§ **Aim of the exercise**: Print exactly the lines from the line with "in the picture?" to the last line of the data, please, both included.
-- Exercise data start --
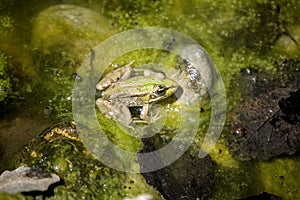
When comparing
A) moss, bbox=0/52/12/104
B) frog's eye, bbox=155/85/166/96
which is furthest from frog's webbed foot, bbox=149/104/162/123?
moss, bbox=0/52/12/104

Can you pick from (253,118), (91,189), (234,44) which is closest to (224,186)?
(253,118)

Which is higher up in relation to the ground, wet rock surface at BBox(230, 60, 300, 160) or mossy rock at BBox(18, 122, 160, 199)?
mossy rock at BBox(18, 122, 160, 199)

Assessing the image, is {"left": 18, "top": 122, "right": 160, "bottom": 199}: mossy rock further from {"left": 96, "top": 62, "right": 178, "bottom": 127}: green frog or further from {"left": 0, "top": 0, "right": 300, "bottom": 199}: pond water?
{"left": 96, "top": 62, "right": 178, "bottom": 127}: green frog

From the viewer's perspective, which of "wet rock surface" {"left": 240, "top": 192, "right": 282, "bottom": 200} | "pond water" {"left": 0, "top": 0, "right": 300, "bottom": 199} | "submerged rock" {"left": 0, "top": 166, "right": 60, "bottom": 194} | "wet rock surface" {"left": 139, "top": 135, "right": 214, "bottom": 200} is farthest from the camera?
"pond water" {"left": 0, "top": 0, "right": 300, "bottom": 199}

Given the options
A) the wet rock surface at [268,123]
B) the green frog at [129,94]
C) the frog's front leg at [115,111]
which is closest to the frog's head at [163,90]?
the green frog at [129,94]

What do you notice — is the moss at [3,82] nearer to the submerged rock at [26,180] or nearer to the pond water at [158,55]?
the pond water at [158,55]

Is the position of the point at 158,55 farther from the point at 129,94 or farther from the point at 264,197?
the point at 264,197
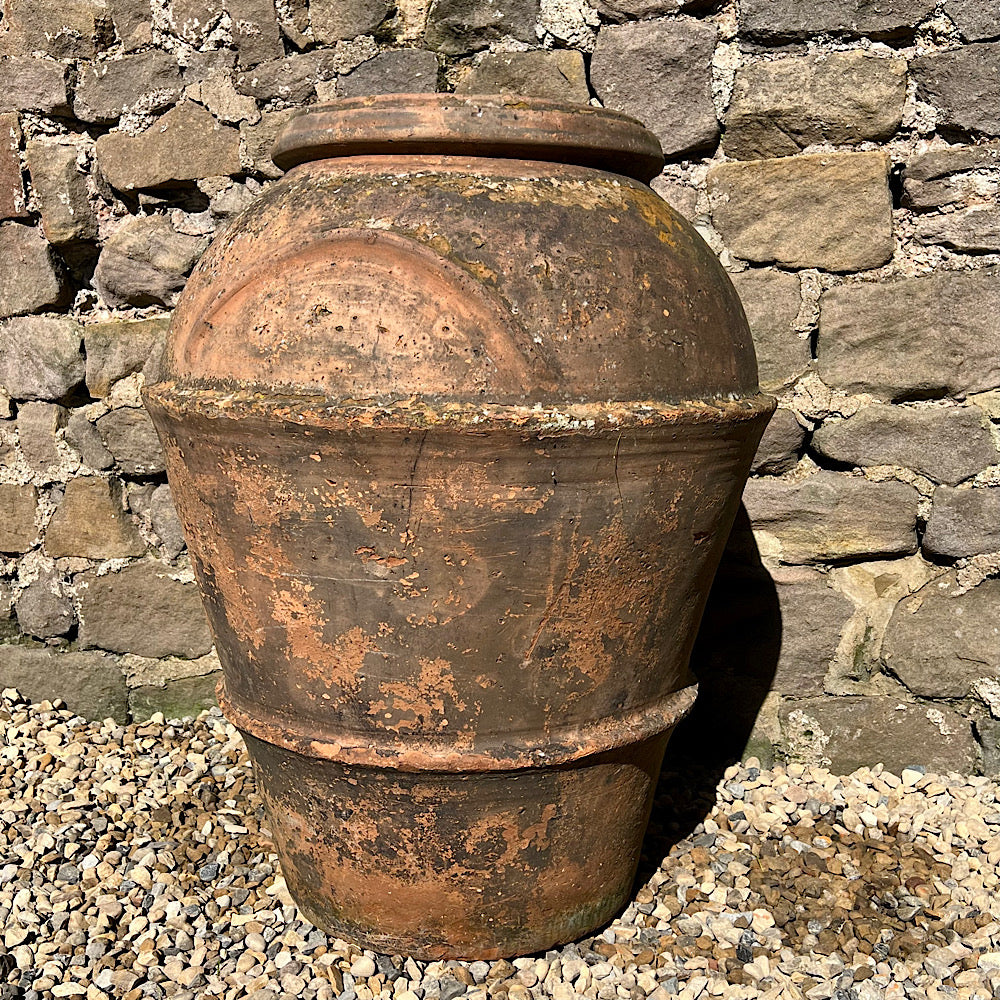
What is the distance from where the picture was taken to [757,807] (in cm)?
236

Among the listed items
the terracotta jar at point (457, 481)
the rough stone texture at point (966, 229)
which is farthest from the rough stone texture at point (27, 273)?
the rough stone texture at point (966, 229)

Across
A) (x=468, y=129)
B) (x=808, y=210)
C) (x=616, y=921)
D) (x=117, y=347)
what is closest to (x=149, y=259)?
(x=117, y=347)

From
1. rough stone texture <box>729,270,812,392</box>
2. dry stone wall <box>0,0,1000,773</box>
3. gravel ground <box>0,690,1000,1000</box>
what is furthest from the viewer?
rough stone texture <box>729,270,812,392</box>

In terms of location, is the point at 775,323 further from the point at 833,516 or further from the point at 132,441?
the point at 132,441

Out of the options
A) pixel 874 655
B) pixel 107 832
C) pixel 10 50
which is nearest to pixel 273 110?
pixel 10 50

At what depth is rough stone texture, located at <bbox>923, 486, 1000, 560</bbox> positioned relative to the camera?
232 centimetres

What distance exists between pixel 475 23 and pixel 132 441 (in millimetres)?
1331

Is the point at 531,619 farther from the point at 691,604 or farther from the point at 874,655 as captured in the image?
the point at 874,655

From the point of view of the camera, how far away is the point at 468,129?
1.61m

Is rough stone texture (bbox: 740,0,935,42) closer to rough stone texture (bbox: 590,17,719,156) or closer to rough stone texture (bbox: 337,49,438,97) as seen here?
rough stone texture (bbox: 590,17,719,156)

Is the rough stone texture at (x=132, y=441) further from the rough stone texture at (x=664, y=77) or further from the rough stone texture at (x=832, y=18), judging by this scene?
the rough stone texture at (x=832, y=18)

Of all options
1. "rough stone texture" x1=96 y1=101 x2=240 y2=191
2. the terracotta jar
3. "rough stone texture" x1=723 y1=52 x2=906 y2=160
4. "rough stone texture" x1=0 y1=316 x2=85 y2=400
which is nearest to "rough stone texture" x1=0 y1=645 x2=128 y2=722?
"rough stone texture" x1=0 y1=316 x2=85 y2=400

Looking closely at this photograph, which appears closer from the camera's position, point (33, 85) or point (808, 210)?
point (808, 210)

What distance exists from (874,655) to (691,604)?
35.0 inches
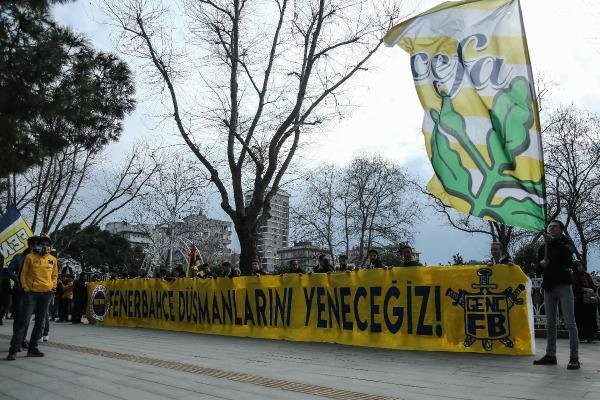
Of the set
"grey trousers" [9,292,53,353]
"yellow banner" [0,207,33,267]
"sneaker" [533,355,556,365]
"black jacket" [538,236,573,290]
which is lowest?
"sneaker" [533,355,556,365]

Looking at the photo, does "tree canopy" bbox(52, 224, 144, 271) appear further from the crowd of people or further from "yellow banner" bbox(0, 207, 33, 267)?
the crowd of people

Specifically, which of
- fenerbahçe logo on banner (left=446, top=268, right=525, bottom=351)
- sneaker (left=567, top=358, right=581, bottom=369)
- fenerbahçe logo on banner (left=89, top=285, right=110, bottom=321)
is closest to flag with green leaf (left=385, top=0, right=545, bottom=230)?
sneaker (left=567, top=358, right=581, bottom=369)

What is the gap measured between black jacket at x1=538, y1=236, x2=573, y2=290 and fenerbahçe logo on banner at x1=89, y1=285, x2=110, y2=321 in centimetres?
1429

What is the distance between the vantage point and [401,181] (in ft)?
168

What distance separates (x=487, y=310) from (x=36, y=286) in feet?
23.2

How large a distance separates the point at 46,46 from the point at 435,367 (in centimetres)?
812

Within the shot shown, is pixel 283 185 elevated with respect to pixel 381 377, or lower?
elevated

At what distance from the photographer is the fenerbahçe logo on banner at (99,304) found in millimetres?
17500

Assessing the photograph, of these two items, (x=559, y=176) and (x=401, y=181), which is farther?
(x=401, y=181)

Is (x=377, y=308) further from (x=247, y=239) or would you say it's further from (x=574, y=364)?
(x=247, y=239)

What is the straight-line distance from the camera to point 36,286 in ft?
26.8

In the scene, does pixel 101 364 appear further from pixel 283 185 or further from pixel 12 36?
pixel 283 185

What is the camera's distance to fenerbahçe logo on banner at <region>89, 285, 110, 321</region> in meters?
17.5

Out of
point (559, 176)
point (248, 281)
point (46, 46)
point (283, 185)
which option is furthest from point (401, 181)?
point (46, 46)
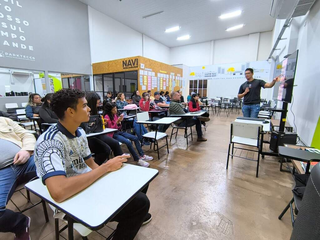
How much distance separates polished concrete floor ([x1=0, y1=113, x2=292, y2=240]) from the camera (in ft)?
4.62

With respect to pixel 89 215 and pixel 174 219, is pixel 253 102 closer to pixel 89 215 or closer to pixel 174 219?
pixel 174 219

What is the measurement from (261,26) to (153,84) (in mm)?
7365

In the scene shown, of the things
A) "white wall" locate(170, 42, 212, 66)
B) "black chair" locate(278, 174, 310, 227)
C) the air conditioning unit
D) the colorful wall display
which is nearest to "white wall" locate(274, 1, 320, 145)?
the air conditioning unit

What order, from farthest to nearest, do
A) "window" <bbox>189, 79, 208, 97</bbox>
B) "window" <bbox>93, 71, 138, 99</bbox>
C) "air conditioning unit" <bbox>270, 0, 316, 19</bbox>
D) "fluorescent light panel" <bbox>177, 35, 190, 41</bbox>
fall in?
"window" <bbox>189, 79, 208, 97</bbox> < "fluorescent light panel" <bbox>177, 35, 190, 41</bbox> < "window" <bbox>93, 71, 138, 99</bbox> < "air conditioning unit" <bbox>270, 0, 316, 19</bbox>

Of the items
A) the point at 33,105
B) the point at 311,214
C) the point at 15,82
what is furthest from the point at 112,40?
Answer: the point at 311,214

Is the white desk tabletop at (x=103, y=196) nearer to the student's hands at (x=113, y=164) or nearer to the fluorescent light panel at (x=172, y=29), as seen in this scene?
the student's hands at (x=113, y=164)

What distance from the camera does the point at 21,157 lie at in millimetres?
1340

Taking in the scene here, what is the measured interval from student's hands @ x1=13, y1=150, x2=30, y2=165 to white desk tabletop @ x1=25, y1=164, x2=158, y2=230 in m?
0.52

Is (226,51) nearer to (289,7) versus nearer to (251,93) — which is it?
(289,7)

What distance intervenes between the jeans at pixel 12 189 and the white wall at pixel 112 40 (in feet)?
23.7

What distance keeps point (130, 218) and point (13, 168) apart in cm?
112

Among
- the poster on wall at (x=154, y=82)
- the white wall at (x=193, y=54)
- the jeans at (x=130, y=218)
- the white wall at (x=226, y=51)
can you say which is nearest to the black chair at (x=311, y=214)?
the jeans at (x=130, y=218)

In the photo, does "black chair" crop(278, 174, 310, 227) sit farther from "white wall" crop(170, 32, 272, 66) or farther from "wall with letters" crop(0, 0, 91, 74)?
"white wall" crop(170, 32, 272, 66)

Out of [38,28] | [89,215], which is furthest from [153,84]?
[89,215]
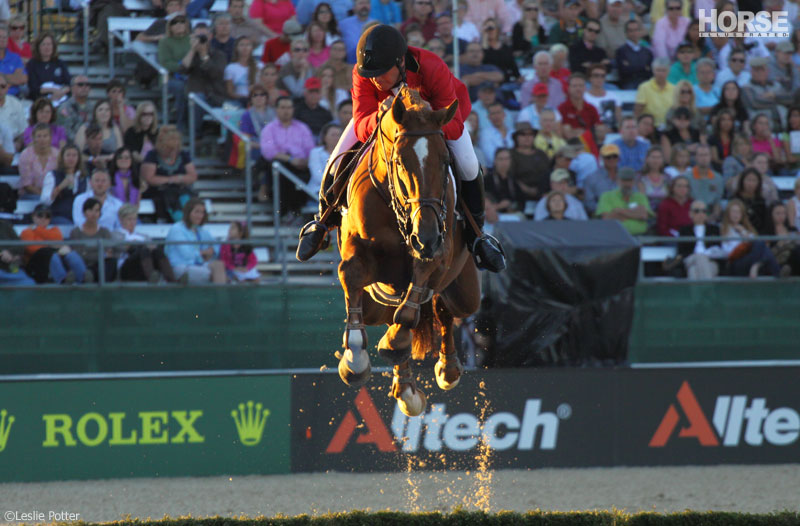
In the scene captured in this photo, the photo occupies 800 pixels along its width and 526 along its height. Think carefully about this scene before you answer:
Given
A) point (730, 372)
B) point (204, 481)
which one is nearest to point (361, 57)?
point (204, 481)

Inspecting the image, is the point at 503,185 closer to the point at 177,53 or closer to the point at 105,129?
the point at 177,53

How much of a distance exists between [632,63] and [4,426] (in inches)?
381

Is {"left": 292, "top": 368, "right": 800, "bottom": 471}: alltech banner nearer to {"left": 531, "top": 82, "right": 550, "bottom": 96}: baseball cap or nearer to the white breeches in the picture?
{"left": 531, "top": 82, "right": 550, "bottom": 96}: baseball cap

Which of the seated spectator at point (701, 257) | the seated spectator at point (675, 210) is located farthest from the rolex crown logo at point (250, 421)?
the seated spectator at point (675, 210)

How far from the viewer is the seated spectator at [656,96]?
14.8 metres

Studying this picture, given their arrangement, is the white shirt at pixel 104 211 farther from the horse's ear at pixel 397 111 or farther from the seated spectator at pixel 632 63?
the seated spectator at pixel 632 63

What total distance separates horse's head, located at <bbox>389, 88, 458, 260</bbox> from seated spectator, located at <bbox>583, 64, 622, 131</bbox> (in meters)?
8.38

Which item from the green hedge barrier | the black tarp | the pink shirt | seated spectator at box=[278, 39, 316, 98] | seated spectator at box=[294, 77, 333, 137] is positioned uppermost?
the pink shirt

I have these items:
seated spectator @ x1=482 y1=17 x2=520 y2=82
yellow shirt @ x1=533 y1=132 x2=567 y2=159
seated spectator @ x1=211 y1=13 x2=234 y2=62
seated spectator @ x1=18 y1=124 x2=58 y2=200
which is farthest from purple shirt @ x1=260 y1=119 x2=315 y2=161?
seated spectator @ x1=482 y1=17 x2=520 y2=82

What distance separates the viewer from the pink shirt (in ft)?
46.8

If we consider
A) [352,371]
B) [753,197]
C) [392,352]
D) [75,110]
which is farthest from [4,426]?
[753,197]

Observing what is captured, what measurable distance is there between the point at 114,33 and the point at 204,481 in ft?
20.2

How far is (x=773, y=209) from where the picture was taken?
13375 millimetres

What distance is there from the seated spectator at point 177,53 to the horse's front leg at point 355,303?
-- Exercise data end --
§ **Answer to the problem**:
Is {"left": 292, "top": 368, "right": 800, "bottom": 471}: alltech banner nearer to {"left": 531, "top": 82, "right": 550, "bottom": 96}: baseball cap or nearer to the white breeches in the picture?
{"left": 531, "top": 82, "right": 550, "bottom": 96}: baseball cap

Which of the seated spectator at point (701, 257) | the seated spectator at point (675, 210) is located farthest from the rolex crown logo at point (250, 421)?
the seated spectator at point (675, 210)

How far from the viewer is the seated spectator at [656,96]?
14.8 metres

Studying this picture, given their arrangement, is the white shirt at pixel 104 211 farther from the horse's ear at pixel 397 111 or farther from the seated spectator at pixel 632 63?
the seated spectator at pixel 632 63

What total distance separates horse's head, located at <bbox>389, 88, 458, 260</bbox> from seated spectator, located at <bbox>583, 64, 622, 131</bbox> (in meters)?
8.38

Which item from the green hedge barrier | the black tarp | the pink shirt | seated spectator at box=[278, 39, 316, 98] | seated spectator at box=[294, 77, 333, 137] is positioned uppermost?
the pink shirt

I have these items:
seated spectator @ x1=482 y1=17 x2=520 y2=82
yellow shirt @ x1=533 y1=132 x2=567 y2=159
seated spectator @ x1=211 y1=13 x2=234 y2=62
seated spectator @ x1=18 y1=124 x2=58 y2=200
which is farthest from purple shirt @ x1=260 y1=119 x2=315 y2=161?
seated spectator @ x1=482 y1=17 x2=520 y2=82

What distance separates the viewer from the pink shirt (in ft)?
46.8

If we consider
A) [352,371]
B) [753,197]
C) [392,352]
D) [75,110]
which is farthest from [4,426]?
[753,197]

Observing what is captured, what measurable distance is there between the point at 114,33 and the point at 204,481 in ft?
20.2

How far is (x=773, y=209) from where the picture was taken?
13375 millimetres

What distance is there from the seated spectator at point 177,53 to the horse's front leg at point 355,303?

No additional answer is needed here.